Data records:
* START *

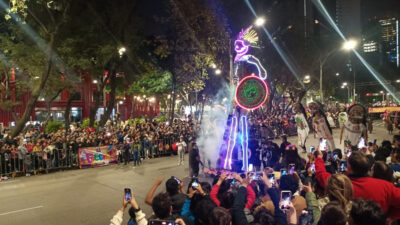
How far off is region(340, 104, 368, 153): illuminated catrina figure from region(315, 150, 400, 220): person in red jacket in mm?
6240

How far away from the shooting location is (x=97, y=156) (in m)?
15.6

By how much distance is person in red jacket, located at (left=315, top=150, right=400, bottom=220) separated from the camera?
3.33m

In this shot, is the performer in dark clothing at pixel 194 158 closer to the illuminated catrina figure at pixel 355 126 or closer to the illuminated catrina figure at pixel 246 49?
the illuminated catrina figure at pixel 246 49

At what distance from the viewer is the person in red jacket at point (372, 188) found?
10.9 ft

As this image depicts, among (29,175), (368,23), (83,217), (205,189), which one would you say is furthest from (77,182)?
(368,23)

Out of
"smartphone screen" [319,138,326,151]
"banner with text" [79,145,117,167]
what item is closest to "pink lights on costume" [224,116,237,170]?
"smartphone screen" [319,138,326,151]

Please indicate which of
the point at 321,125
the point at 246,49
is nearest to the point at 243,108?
the point at 246,49

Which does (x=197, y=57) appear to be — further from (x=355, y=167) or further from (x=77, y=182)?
(x=355, y=167)

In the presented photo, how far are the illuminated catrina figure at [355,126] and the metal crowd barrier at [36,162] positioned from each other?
38.2 feet

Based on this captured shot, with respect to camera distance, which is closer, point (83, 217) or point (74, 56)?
point (83, 217)

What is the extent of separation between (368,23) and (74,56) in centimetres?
6262

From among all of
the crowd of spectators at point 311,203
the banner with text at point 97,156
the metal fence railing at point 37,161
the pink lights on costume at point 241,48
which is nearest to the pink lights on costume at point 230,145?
the pink lights on costume at point 241,48

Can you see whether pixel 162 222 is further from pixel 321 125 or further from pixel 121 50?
pixel 121 50

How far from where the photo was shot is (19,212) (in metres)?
8.29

* END *

Please give the records from the line holding "Which does (x=197, y=57)" through the end of the records, inclusive, as a two-column CSV with the columns text and answer. Each record should be one row, with every value in a single quoted field and its line breaks turned into spaces.

text,answer
"Which does (x=197, y=57) appear to be — further from (x=355, y=167) or further from (x=77, y=182)?","(x=355, y=167)"
"In the presented photo, how far are the illuminated catrina figure at [355,126] and the metal crowd barrier at [36,162] positioned from each other?","38.2 feet"
"Based on this captured shot, with respect to camera distance, which is closer, point (83, 217) or point (74, 56)?","point (83, 217)"
"What is the extent of separation between (368,23) and (74,56) in centimetres?","6262"
"From among all of the crowd of spectators at point 311,203 the banner with text at point 97,156 the metal fence railing at point 37,161 the pink lights on costume at point 241,48 which is nearest to the pink lights on costume at point 230,145?","the pink lights on costume at point 241,48"
"Can you see whether pixel 162 222 is further from pixel 321 125 or further from pixel 121 50?","pixel 121 50"
"How far from where the photo was shot is (19,212) (in metres)?","8.29"